Voronkov reiterated his call for countries to repatriate alleged ISIL fighters and their families in prisons and camps in northeastern Syria.

“The repatriation of third-country nationals from Syria and Iraq remains a major priority for the United Nations and we stand ready as a reliable partner to member states in responding to these challenges,” he said. “Daesh’s attempts to break its fighters freed from prison underlines the need to bring them to justice as soon as possible, and ensure accountability to break the cycle of violence.”

UN Special Envoy for Syria Geir Pedersen told the Security Council on Wednesday the ISIL prison attack “brings back terrible memories of the prison breaks that fuelled the original rise of ISIL in 2014 and 2015”.

“I see this as a clear message to use all of the importance of uniting to combat the threat of internationally proscribed terrorist groups – and to resolve the broader conflict in which terrorism inevitably thrives,” Pedersen said.

‘Looting oil’

Russia called for the briefing on the prison attack and its deputy ambassador, Dmitry Polyanskiy, accused the United States of saying it abides by international humanitarian law, which calls for protection of civilians in armed conflicts, but using its air force and armoured vehicles to clear the prison of ISIL fighters.
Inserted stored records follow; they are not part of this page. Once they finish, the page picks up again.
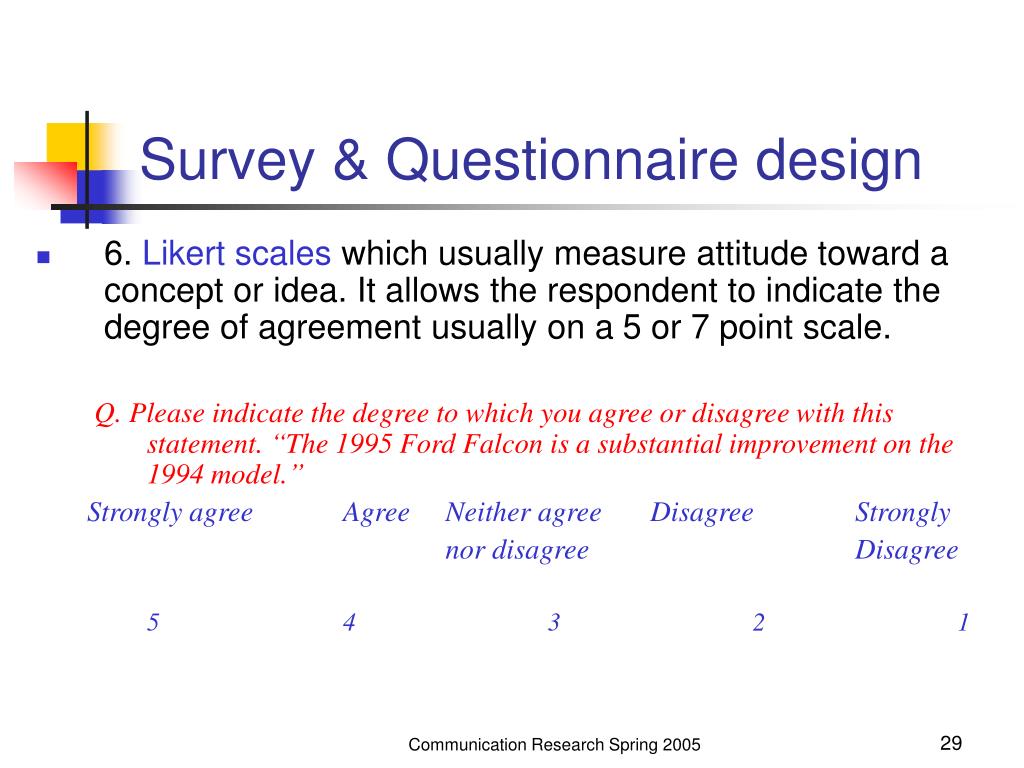 Survey & Questionnaire design

6. Likert scales which usually measure attitude toward a concept or idea. It allows the respondent to indicate the degree of agreement usually on a 5 or 7 point scale.

Q. Please indicate the degree to which you agree or disagree with this statement. “The 1995 Ford Falcon is a substantial improvement on the 1994 model.”

| Strongly agree | Agree | Neither agree nor disagree | Disagree | Strongly Disagree |
|---|---|---|---|---|
| 5 | 4 | 3 | 2 | 1 |

Communication Research Spring 2005

29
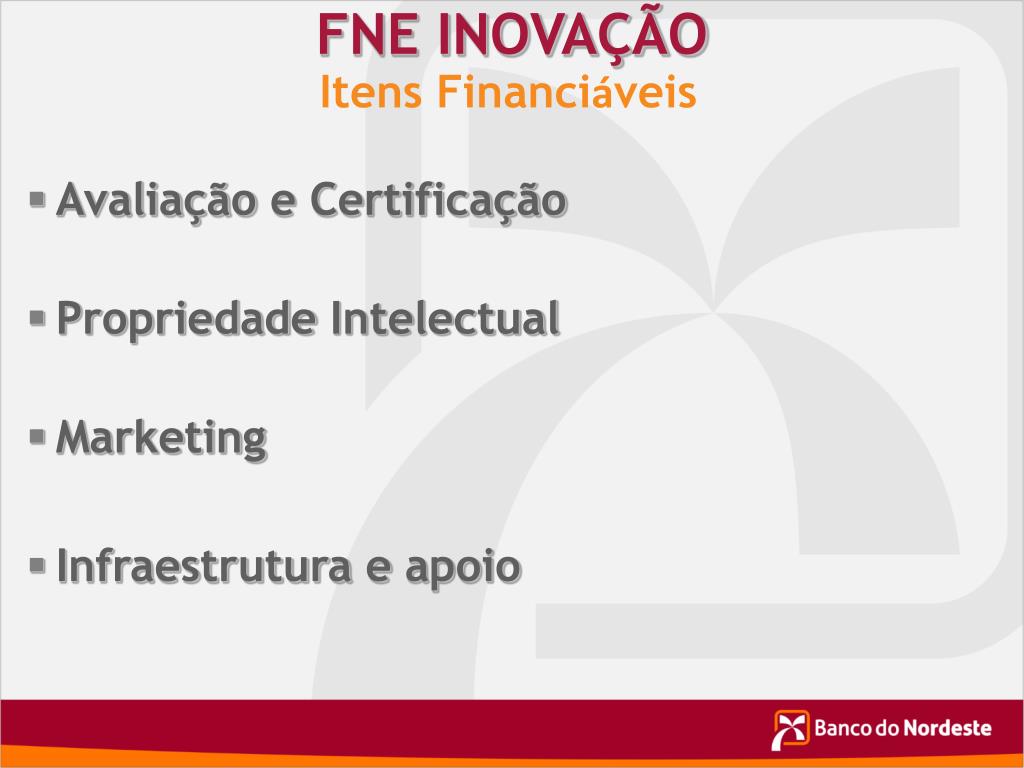 FNE INOVAÇÃO
Itens Financiáveis

▪ Avaliação e Certificação

▪ Propriedade Intelectual

▪ Marketing

▪ Infraestrutura e apoio

Banco do Nordeste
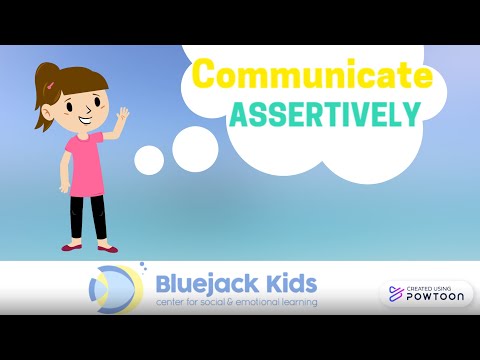 Communicate
ASSERTIVELY

Bluejack Kids
center for social & emotional learning

CREATED USING
POWTOON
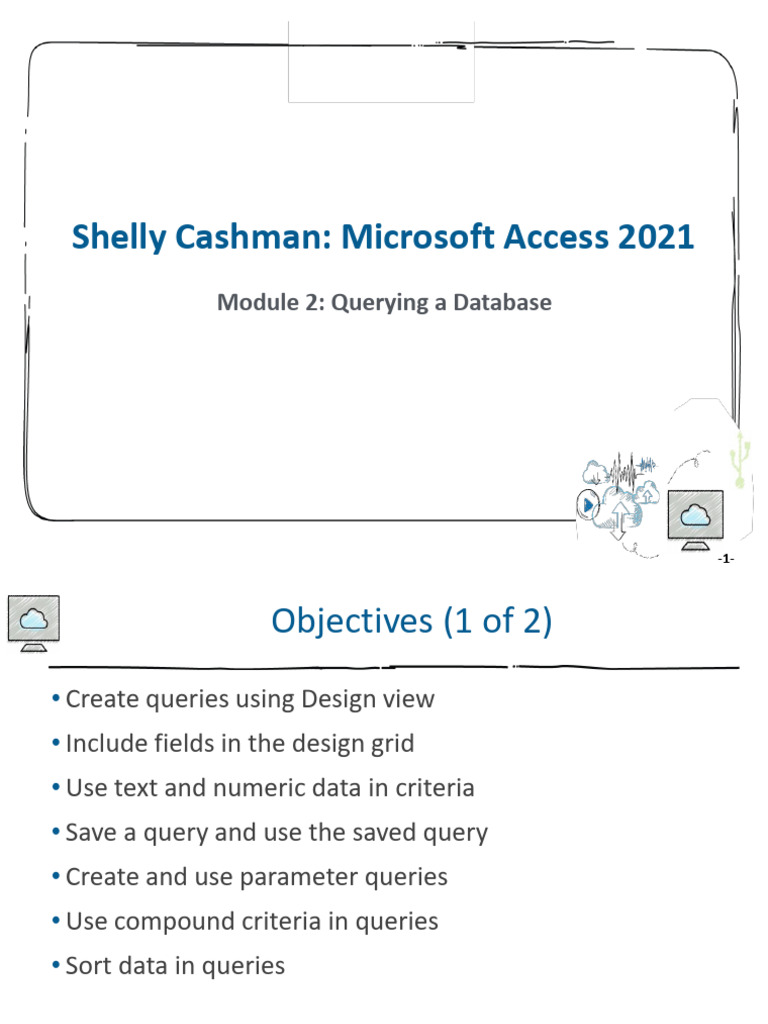 Shelly Cashman: Microsoft Access 2021

Module 2: Querying a Database

-1-

Objectives (1 of 2)

• Create queries using Design view
• Include fields in the design grid
• Use text and numeric data in criteria
• Save a query and use the saved query
• Create and use parameter queries
• Use compound criteria in queries
• Sort data in queries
He said the United States ignored “measures to protect civilians” at the prison and elsewhere, including US air strikes in Baghouz, Syria in March 2019 that he said killed at least 80 civilians.

Polyanskiy also accused the US of illegally occupying Syria’s northeast and “looting oil”.

US Deputy Ambassador Richard Mills countered, accusing Russia of turning the council meeting “into a rhetoric-driven mass of disinformation and – frankly – lies about the US role in Syria”. He said American forces are in the northeast as part of a coalition “for the sole purpose of continuing the fight” against ISIL.

He said the Baghouz attacks are under investigation by the US Defense Department in response to media reporting, stressing if there were a similar Russian air strike that tragically killed civilians “there would be no independent press to report on it, since there is very little Russian opposition available to raise the issue”.

Mills said the prison attack in Hassakeh underscores the threat ISIL continues to pose in Syria as well as the risk of holding ISIL detainees “in makeshift facilities in the region indefinitely”.

He called on member states to support efforts by the coalition to ensure detainees “are safely and humanely housed in accordance with international standards”.